Experimental project to find the best way to ensure a preferred encoding in Strings coming from untrusted sources.

Algorithms

The most sane way of dealing with character data is choosing an internal representation for your application and convert all incoming and outgoing data when necessary.

To ensure that our internal encoding is always at least valid we can choose to do one of two things.

  1. Throw an exception when we receive invalid character data. (ie. Our internal encoding is UTF-8 and we receive Latin-1 data or invalid UTF-8)

  2. Accept whatever we get and try to mold it in such a way that it becomes usable in our application.

It is generally accepted to go for the second option, most of the times the end-user has no way of solving these problems because a vendor made a mistake. It’s not very nice to shut them out.

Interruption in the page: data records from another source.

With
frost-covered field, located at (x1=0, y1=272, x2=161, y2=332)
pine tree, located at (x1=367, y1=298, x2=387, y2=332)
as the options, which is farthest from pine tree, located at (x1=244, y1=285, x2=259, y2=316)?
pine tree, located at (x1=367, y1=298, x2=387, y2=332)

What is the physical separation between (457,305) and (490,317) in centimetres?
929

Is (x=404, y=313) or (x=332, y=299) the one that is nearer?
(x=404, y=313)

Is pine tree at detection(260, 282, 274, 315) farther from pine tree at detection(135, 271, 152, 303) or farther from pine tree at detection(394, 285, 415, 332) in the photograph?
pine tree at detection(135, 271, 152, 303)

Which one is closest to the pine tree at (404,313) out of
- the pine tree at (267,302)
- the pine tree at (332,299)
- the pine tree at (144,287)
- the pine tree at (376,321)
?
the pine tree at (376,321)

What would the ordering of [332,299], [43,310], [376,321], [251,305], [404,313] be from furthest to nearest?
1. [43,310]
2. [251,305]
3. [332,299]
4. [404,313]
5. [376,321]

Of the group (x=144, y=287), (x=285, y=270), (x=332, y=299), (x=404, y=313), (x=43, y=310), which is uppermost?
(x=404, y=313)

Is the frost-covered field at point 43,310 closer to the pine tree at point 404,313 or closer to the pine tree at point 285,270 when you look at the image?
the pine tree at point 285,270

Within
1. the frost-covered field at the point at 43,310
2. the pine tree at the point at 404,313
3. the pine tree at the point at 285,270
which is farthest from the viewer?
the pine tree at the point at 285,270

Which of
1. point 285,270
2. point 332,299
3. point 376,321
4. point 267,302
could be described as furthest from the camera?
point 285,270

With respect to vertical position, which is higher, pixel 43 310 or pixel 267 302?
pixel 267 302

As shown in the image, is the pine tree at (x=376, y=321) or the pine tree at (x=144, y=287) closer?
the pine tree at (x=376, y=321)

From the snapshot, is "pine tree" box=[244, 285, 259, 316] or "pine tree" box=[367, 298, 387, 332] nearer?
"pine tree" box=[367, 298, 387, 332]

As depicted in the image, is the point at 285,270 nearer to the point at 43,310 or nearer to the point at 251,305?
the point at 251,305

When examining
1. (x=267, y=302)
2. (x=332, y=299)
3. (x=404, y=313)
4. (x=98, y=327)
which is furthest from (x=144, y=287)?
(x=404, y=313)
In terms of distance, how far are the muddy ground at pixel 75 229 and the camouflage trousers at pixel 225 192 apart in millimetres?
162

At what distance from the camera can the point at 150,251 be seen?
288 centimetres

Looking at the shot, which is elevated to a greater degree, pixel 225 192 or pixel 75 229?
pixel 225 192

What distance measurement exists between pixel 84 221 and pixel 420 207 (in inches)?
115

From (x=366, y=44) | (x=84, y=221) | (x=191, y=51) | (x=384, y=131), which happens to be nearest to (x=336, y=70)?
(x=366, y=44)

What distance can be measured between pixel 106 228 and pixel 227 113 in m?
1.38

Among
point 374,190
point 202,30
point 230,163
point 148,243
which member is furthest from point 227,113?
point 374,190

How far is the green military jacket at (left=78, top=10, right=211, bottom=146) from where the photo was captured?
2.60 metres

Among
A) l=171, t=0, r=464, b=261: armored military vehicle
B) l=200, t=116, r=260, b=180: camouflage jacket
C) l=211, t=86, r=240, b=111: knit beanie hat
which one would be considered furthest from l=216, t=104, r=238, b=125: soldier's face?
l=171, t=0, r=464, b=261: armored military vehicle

There are a number of techniques when molding the character data to our needs. Sniffing encoding, transcoding, dropping invalid characters are just a few examples. We implement a number of these techniques so you can easily protect your application from bad data.

Ensure encoding

We’ve crammed at lot of functionality into the ensure_encoding method because we want to keep the number of new methods on String to a minimum. We’ll walk through an example to show how it works.

example = 'Café'
example.encoding => #<Encoding:ISO-8859-1>

After ensuring the encoding of a string you can at least assume that you can concatenate the string to another string with the same encoding. In other words, it contains data valid for the specified encoding.

example.ensure_encoding('UTF-8')
example.encoding => #<Encoding:UTF-8>

Beyond this you can specify a number of options to perform more operations to make sure the data in the string didn’t become unreadable garbage. Let’s look at a number of situations.

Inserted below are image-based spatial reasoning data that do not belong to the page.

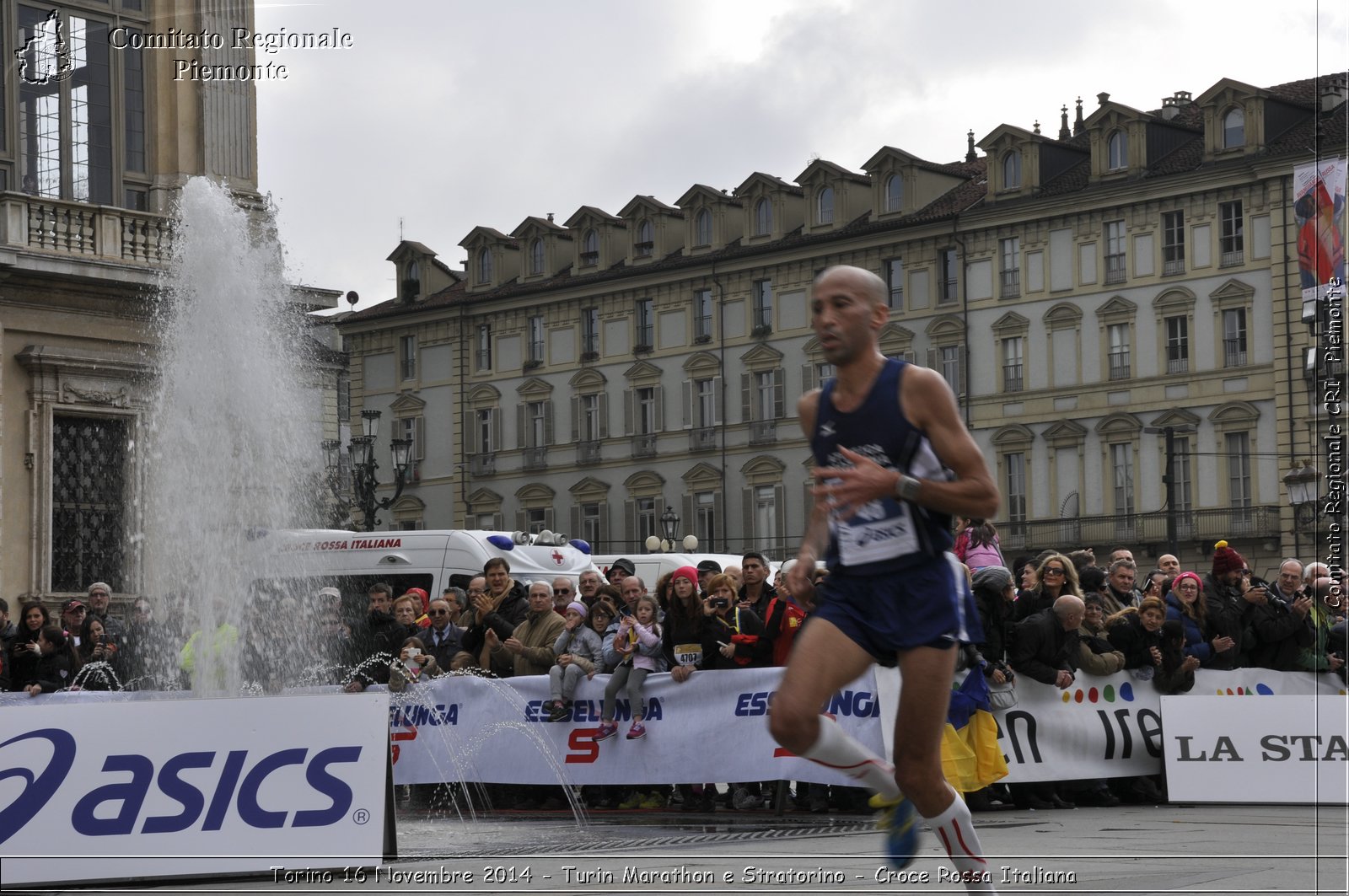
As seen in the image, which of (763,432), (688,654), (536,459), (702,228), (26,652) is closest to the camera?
(688,654)

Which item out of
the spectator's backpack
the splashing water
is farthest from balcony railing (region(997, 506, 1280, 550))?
the spectator's backpack

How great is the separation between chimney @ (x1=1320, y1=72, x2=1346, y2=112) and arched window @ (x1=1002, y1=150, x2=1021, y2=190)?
200 ft

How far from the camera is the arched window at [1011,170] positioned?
219ft

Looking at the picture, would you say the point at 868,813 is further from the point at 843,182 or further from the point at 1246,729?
the point at 843,182

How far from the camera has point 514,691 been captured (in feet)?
49.0

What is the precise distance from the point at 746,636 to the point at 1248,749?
137 inches

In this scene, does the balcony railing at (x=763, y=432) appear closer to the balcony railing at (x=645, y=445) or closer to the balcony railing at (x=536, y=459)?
the balcony railing at (x=645, y=445)

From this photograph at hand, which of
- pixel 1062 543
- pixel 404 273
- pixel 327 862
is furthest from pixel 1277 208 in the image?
pixel 327 862

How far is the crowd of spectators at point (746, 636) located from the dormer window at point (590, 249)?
60.4 m

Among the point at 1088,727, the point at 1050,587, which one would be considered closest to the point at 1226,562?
the point at 1050,587

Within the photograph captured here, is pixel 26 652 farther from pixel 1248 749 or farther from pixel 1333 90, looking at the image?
pixel 1333 90

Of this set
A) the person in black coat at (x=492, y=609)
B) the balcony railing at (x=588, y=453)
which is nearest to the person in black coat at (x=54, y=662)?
the person in black coat at (x=492, y=609)

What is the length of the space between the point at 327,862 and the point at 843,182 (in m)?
62.4

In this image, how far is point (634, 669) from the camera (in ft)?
47.3
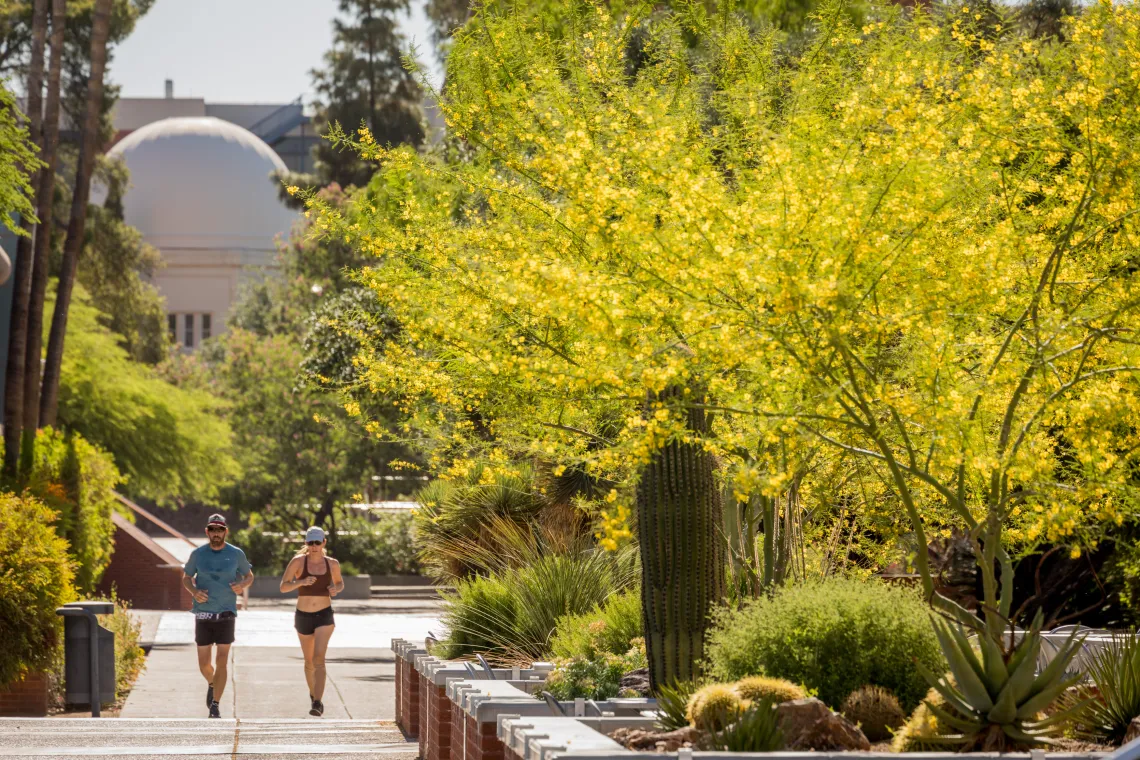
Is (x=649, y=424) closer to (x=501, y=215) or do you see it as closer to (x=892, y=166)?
(x=892, y=166)

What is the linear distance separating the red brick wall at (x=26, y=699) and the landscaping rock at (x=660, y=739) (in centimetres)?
826

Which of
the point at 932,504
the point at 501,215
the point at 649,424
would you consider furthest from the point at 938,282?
the point at 501,215

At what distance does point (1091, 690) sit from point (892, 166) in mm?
3124

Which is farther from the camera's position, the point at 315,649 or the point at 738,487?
the point at 315,649

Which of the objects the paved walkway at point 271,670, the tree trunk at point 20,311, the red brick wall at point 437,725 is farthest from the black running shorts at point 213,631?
the tree trunk at point 20,311

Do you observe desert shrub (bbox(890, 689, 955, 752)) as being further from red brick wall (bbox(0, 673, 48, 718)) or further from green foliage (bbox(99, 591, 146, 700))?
green foliage (bbox(99, 591, 146, 700))

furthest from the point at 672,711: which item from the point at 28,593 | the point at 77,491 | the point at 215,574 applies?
the point at 77,491

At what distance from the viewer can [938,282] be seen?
7.84m

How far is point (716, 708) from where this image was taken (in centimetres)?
655

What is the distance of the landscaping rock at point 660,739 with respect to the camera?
259 inches

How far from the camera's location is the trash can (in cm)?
1329

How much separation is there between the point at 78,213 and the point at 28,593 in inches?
597

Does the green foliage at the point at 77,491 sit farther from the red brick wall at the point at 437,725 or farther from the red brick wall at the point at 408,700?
the red brick wall at the point at 437,725

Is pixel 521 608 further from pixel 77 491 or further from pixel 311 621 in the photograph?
pixel 77 491
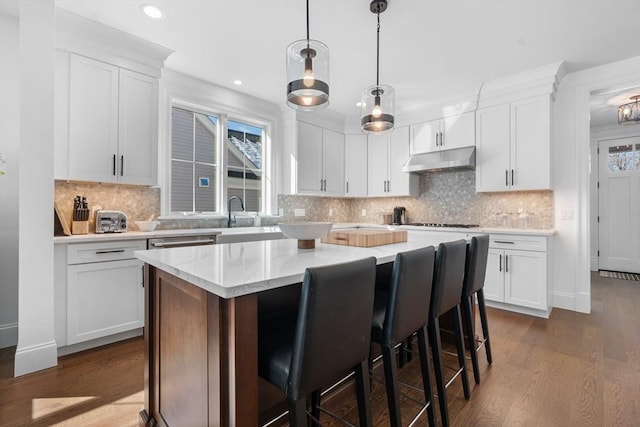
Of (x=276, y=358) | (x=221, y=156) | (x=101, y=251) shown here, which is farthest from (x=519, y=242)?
(x=101, y=251)

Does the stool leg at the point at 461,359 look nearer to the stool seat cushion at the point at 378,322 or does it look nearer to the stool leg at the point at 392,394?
the stool seat cushion at the point at 378,322

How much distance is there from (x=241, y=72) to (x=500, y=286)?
151 inches

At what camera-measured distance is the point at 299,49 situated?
6.17 feet

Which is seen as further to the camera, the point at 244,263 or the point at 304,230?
the point at 304,230

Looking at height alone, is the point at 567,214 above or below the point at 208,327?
above

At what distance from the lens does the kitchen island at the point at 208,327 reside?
1016 millimetres

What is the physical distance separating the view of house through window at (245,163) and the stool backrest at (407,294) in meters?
3.17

Untrusted source with known encoding

For instance, when you’re excepting data from browsers you can be pretty sure the character data is properly encoded. When someone does send bad data it’s probably a hacker and you can discard the request.

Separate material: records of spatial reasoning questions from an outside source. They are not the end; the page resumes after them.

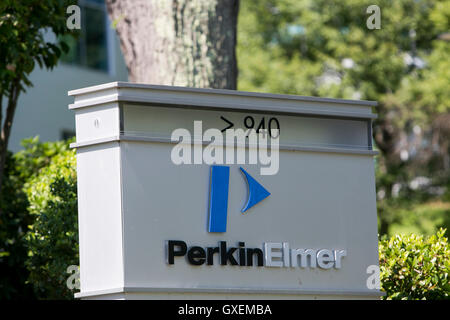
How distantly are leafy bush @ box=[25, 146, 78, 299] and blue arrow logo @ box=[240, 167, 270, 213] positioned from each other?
9.00 feet

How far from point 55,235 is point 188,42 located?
2.16 metres

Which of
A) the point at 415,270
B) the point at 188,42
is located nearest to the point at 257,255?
the point at 415,270

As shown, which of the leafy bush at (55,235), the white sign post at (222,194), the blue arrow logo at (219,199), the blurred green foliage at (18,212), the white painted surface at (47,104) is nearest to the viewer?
the white sign post at (222,194)

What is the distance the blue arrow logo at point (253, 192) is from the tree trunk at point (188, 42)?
2.79 m

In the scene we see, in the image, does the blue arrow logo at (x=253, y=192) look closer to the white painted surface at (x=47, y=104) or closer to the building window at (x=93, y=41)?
the white painted surface at (x=47, y=104)

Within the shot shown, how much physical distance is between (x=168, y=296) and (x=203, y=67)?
3.47 metres

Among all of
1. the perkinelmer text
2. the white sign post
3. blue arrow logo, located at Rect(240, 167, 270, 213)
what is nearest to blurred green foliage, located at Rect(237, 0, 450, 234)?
the white sign post

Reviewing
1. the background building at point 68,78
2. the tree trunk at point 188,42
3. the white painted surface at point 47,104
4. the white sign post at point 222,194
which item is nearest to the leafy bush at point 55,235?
the tree trunk at point 188,42

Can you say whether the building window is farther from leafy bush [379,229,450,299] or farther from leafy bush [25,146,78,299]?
leafy bush [379,229,450,299]

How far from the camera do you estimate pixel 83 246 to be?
486 cm

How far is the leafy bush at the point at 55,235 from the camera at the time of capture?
7.46 meters

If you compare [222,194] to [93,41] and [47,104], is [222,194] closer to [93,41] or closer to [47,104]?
[47,104]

example.ensure_encoding('UTF-8',
  :external_encoding  => 'UTF-8,
  :invalid_characters => :raise
)

Friendly source with known encoding

In this scenario you’re connecting to web API through a ReST library and you know the encoding of the source data because it’s in the headers. However you’re not sure the encoding of the strings is valid.

example.ensure_encoding(Encoding::UTF_8
  :external_encoding  => Encoding::UTF_8,
  :invalid_characters => :drop
)

Untrusted source with variable encoding

Assume we have a legacy database and some of the fields contain Shift JIS, while some of the newer fields contain UTF-8 because someone screwed up the server configuration. You’re not even sure the encoding property on the strings you got make any sense because your database adapter is confused too.

example.ensure_encoding('UTF-8',
  :external_encoding  => [Encoding::Shift_JIS, Encoding::UTF_8],
  :invalid_characters => :transcode
)

Untrusted source with unknown encoding

As a last resort you’re trying to read some random files from disk and you have no idea what the external encoding is. You’ve just read them as binary and are hoping to make some sense from the data.

example.ensure_encoding('UTF-8',
  :external_encoding  => :sniff,
  :invalid_characters => :transcode
)

Note that the encoding sniffer is currently very naive and might not always be of any help.